Mi tío Luis vestido con su sotana, a pesar del calor, decía que si iba a morir mejor hacerlo bien vestido, me había visto bajar a toda velocidad y vino a ver qué era. Desenvolvimos el hato y nos encontramos con el cáliz de consagrar que habían robado en el registro los del otro día. Sin duda, alguien que no se atrevía a traerlo lo encontró tirado y mandó a la niña pensando que ella no levantaría sospechas. Parece que en su huida no sabían muy bien lo que perdían. Quizás en estos días aciagos era la única alegría que íbamos a tener.
De repente, sonaron disparos por el camino de Guadalcanal, se acercaban. Con mis prismáticos subí a la azotea de nuevo y a lo lejos vi nubes de polvo.
¡Ya están aquí!, ¡Ya están aquí!
Meses de incertidumbre habían llegado a su fin, en unas dos horas aparecieron por las calles del pueblo un grupo de boinas rojas. Mi tío y yo salimos a recibirlos, ellos, al ver su sotana, le besaban la mano y él casi llorando después de tantas penalidades, les bendijo.
Esto leía el sobrinonieto de ese cura reflexionando sobre cómo un millón de personas murió en una guerra fraticida donde todos los bandos fueron perdedores y solo algunos lograron tener un poder omnímodo que se perpetuó por cuarenta años y deseando que los nietos del hombre que escribió esta historia no lleguen  a conocer algo así nunca más.
                                                                                                                             José Luis Álvarez Cubero
Lebrija 3 de junio de 2017

La nieta
Esa mañana los pájaros de la plaza que iniciaba la ancha avenida volaban tranquilos. Mientras llevaba de su mano a su nieta, le iba contando sus historias de la guerra, ella era muy pequeña entonces, pero recordaba perfectamente los bombardeos, el tableteo de fusilada, los cristales rotos. Parecía tan real, aunque lo había vivido hace mucho tiempo, pero ahora que iba perdiendo la memoria de lo presente, solo recordaba el lejano pasado, quizás en estos últimos años lo que le quedaba por vivir era solo ese triste pasado.
La abuela sabía que su nieta siempre la miraba con admiración o interés, aunque también sabía que había un interés oculto, al final del paseo siempre la debía recompensar con algo, un helado, un juguete, o cualquier capricho de las tiendas aledañas.
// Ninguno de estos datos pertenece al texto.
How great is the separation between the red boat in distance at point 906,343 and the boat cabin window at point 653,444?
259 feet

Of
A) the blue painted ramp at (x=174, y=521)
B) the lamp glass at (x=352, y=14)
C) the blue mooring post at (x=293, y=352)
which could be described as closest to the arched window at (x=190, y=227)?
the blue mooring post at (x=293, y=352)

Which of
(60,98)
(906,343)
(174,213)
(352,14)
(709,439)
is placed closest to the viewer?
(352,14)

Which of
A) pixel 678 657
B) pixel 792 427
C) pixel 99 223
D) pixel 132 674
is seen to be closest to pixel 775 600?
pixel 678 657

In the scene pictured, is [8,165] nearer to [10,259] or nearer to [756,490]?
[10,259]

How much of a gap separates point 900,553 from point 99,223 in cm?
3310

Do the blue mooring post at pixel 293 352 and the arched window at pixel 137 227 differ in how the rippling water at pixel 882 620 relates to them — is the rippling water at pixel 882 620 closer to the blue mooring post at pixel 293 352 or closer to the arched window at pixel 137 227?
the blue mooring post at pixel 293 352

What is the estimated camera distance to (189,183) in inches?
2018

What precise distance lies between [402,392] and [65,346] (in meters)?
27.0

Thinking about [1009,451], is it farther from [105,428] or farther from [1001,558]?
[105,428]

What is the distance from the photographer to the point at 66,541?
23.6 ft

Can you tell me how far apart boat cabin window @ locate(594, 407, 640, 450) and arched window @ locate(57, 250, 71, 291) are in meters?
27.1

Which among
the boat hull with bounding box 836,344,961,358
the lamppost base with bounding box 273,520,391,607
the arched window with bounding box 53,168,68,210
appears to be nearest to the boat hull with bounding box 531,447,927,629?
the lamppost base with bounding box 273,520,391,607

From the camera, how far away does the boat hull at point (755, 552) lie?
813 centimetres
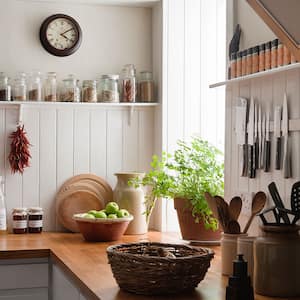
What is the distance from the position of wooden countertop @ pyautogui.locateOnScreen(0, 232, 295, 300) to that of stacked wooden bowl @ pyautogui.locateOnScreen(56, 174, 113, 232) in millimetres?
109

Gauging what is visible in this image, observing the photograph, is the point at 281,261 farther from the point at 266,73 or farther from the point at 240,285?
the point at 266,73

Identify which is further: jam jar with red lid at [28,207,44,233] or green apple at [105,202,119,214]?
jam jar with red lid at [28,207,44,233]

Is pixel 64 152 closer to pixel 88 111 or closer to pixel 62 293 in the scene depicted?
pixel 88 111

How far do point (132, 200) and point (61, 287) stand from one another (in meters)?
0.85

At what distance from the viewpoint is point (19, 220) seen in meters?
3.50

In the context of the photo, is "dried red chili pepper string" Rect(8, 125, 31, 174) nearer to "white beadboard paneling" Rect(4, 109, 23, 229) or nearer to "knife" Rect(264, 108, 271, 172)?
"white beadboard paneling" Rect(4, 109, 23, 229)

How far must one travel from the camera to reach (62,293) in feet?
9.10

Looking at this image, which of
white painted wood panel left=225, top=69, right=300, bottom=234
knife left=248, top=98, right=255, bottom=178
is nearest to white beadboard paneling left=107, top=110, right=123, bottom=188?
→ white painted wood panel left=225, top=69, right=300, bottom=234

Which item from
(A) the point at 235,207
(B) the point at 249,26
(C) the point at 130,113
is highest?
(B) the point at 249,26

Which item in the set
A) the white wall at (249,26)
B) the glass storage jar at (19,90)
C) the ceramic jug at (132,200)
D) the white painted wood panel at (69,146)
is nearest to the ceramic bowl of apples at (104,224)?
the ceramic jug at (132,200)

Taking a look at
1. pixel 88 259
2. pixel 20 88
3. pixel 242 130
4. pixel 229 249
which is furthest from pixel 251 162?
pixel 20 88

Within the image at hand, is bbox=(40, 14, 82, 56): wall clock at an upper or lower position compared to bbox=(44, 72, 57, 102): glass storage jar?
upper

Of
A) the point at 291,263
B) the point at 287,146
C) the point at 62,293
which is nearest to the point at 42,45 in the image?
the point at 62,293

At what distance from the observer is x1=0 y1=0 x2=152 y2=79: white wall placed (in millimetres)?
3609
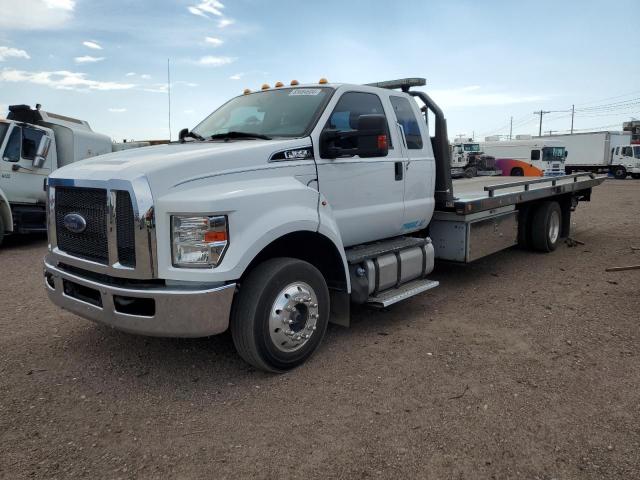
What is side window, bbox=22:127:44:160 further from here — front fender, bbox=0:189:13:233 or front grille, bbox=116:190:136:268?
front grille, bbox=116:190:136:268

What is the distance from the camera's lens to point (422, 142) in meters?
5.47

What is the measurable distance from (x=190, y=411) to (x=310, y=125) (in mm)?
2391

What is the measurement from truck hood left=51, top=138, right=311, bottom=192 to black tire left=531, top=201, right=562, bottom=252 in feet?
18.0

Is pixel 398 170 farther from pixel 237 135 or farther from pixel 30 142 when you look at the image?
pixel 30 142

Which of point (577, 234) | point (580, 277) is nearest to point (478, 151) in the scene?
point (577, 234)

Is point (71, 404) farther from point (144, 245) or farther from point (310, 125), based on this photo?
point (310, 125)

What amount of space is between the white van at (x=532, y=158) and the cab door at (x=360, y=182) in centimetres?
2773

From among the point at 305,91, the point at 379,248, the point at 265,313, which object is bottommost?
the point at 265,313

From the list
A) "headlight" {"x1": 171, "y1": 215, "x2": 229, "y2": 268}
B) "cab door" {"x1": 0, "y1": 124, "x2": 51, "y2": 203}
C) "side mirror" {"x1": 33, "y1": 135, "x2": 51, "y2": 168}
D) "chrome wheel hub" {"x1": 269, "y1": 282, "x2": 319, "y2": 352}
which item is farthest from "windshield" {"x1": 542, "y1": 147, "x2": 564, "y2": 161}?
"headlight" {"x1": 171, "y1": 215, "x2": 229, "y2": 268}

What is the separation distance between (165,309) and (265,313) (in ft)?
2.27

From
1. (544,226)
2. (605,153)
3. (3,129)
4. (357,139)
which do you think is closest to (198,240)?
(357,139)

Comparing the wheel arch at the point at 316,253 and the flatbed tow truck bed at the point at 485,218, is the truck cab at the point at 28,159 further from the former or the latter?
the flatbed tow truck bed at the point at 485,218

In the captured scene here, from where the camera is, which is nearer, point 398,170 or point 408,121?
point 398,170

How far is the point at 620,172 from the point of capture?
35.7 m
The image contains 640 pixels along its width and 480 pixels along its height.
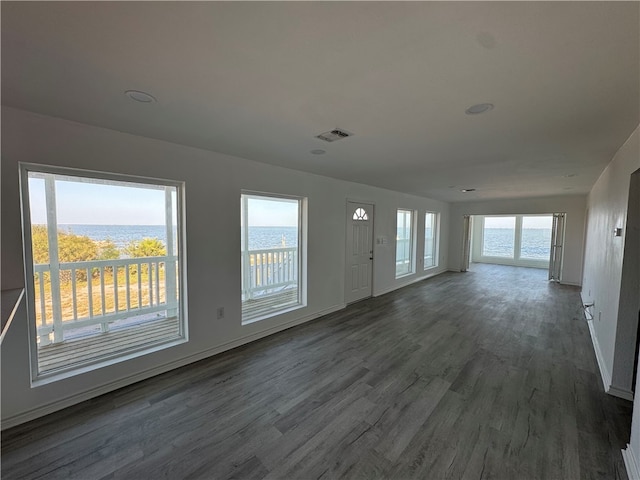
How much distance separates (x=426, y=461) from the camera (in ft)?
5.71

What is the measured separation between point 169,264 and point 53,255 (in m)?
1.09

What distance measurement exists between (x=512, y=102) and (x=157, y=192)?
3.44m

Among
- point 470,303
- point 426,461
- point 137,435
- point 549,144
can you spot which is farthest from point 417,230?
point 137,435

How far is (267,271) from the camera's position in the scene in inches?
198

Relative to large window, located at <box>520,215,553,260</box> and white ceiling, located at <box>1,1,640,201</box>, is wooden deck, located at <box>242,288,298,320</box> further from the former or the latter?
large window, located at <box>520,215,553,260</box>

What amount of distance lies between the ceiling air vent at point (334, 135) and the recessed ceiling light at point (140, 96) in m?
1.31

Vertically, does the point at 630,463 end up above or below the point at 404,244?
below

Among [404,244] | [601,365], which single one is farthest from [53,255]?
[404,244]

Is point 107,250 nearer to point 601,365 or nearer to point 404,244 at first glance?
point 601,365

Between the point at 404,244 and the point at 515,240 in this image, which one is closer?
the point at 404,244

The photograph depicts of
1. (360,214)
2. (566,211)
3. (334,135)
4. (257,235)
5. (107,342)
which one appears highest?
(334,135)

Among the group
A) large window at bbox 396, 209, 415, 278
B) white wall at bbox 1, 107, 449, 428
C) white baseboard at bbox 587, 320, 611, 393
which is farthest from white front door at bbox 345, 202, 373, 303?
white baseboard at bbox 587, 320, 611, 393

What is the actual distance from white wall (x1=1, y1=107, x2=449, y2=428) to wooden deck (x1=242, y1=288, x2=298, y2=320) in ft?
0.78

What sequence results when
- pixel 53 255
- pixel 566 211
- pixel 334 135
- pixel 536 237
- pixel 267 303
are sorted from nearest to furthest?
pixel 334 135 < pixel 53 255 < pixel 267 303 < pixel 566 211 < pixel 536 237
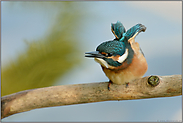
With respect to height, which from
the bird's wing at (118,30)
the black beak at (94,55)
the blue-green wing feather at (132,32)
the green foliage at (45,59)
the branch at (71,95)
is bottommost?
the branch at (71,95)

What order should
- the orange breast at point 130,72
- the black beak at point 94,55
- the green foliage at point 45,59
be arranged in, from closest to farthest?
1. the black beak at point 94,55
2. the orange breast at point 130,72
3. the green foliage at point 45,59

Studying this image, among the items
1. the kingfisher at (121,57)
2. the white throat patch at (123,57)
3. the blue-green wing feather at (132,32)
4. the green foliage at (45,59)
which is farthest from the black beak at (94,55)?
the green foliage at (45,59)

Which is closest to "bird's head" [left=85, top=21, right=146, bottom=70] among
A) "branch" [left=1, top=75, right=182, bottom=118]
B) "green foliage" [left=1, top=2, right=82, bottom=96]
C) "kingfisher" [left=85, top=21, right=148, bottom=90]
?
"kingfisher" [left=85, top=21, right=148, bottom=90]

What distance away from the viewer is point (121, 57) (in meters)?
1.25

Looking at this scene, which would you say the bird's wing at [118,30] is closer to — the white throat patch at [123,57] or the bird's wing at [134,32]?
the bird's wing at [134,32]

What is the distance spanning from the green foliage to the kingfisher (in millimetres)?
760

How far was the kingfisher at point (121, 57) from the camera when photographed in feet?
3.94

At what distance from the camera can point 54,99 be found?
4.48 ft

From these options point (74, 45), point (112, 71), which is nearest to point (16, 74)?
point (74, 45)

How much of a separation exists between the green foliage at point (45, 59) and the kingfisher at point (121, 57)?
2.49ft

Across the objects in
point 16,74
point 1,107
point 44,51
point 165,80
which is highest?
point 44,51

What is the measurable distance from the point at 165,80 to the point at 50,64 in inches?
47.6

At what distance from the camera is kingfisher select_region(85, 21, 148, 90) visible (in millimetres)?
1200

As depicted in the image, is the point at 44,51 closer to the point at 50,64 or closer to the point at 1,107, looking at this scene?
the point at 50,64
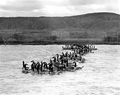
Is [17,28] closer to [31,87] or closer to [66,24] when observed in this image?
[66,24]

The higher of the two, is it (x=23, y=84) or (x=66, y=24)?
(x=66, y=24)

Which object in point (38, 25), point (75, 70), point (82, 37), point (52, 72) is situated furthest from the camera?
point (38, 25)

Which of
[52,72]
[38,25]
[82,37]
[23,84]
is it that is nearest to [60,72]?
[52,72]

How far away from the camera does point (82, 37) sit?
123688 mm

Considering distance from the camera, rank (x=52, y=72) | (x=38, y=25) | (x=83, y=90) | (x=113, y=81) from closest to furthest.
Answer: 1. (x=83, y=90)
2. (x=113, y=81)
3. (x=52, y=72)
4. (x=38, y=25)

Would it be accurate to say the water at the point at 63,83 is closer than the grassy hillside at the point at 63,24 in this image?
Yes

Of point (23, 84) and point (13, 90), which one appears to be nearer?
point (13, 90)

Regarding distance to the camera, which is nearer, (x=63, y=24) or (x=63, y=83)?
(x=63, y=83)

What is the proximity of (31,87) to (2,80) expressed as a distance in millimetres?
4451

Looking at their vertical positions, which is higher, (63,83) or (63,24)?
(63,24)

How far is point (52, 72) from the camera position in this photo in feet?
96.1

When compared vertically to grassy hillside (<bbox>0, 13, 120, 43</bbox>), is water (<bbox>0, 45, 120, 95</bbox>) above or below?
below

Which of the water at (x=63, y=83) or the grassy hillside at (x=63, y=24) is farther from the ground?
the grassy hillside at (x=63, y=24)

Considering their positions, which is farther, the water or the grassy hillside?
the grassy hillside
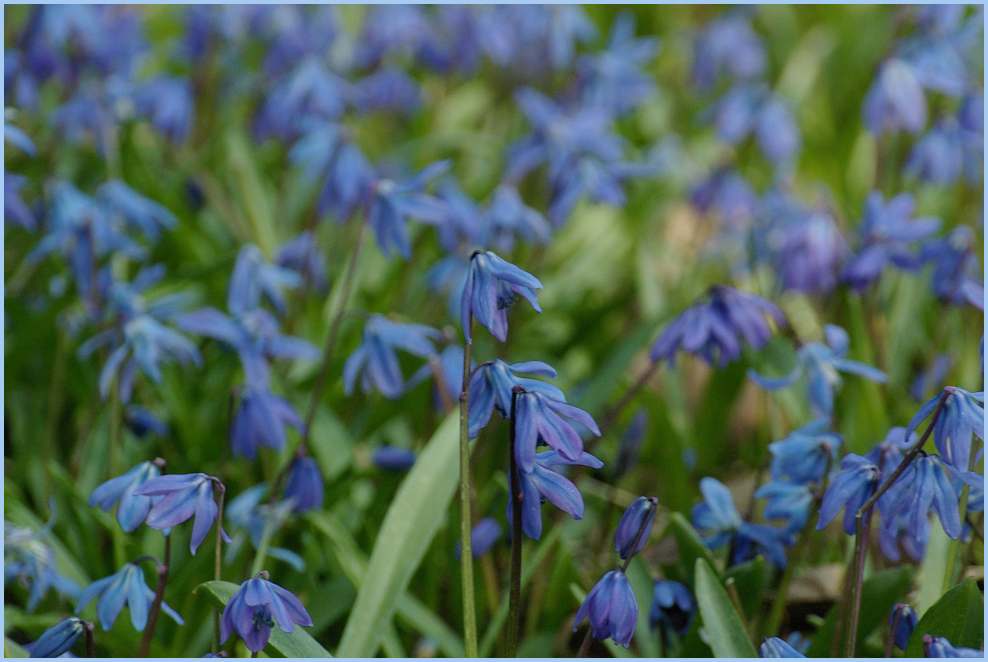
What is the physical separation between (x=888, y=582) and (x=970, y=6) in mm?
3629

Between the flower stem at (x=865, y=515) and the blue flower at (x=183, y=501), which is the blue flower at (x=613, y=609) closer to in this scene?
the flower stem at (x=865, y=515)

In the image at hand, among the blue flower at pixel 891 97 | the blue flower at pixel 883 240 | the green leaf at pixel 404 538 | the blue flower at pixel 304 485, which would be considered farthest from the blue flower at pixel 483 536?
the blue flower at pixel 891 97

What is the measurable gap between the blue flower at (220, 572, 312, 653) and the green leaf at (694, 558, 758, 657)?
23.0 inches

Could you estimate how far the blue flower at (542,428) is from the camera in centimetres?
149

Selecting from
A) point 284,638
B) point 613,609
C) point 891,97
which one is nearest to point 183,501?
point 284,638

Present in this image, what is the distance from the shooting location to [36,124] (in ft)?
11.4

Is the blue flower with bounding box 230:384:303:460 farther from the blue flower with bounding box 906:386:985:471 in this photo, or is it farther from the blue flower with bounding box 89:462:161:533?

Es curiosa la relación entre una abuela y una nieta, pensaba mientras se adentraba en la avenida, solo el cariño existe, pues la responsabilidad de educar no era suya, de eso ya se encargaría la madre, su hija. Ella la veía con sus ojos de abuela, aunque le parecía que nunca cambiaba esa niña, que siempre estaba igual de linda.
Esa mañana de agosto, no sabía por qué, la abuela estaba especialmente melancólica, recordaba tantas caras angustiadas, no solo de la guerra, sino también de los tiempos de la posguerra, del hambre indefinible, de la angustia que llegaba como un eco de sus mayores, de sus padres, tíos y  vecinos.
Ahora en 2017 era diferente, reflexionaba cuando veía tanta gente andando por la avenida, un régimen democrático había hecho olvidar los rencores del pasado, o, al menos, a ella le parecía que era así. Una especie de Pax romana había entrado en Europa y el mundo y la seguridad de la pobre paga le hacía vivir tranquila.
Se acercó entonces a un árbol de aquel paseo rodeado de tiendas y bares, de aquella Rambla y a través de la imagen de su nieta tocó el árbol junto al mercado donde la maldita furgoneta blanca la había atropellado.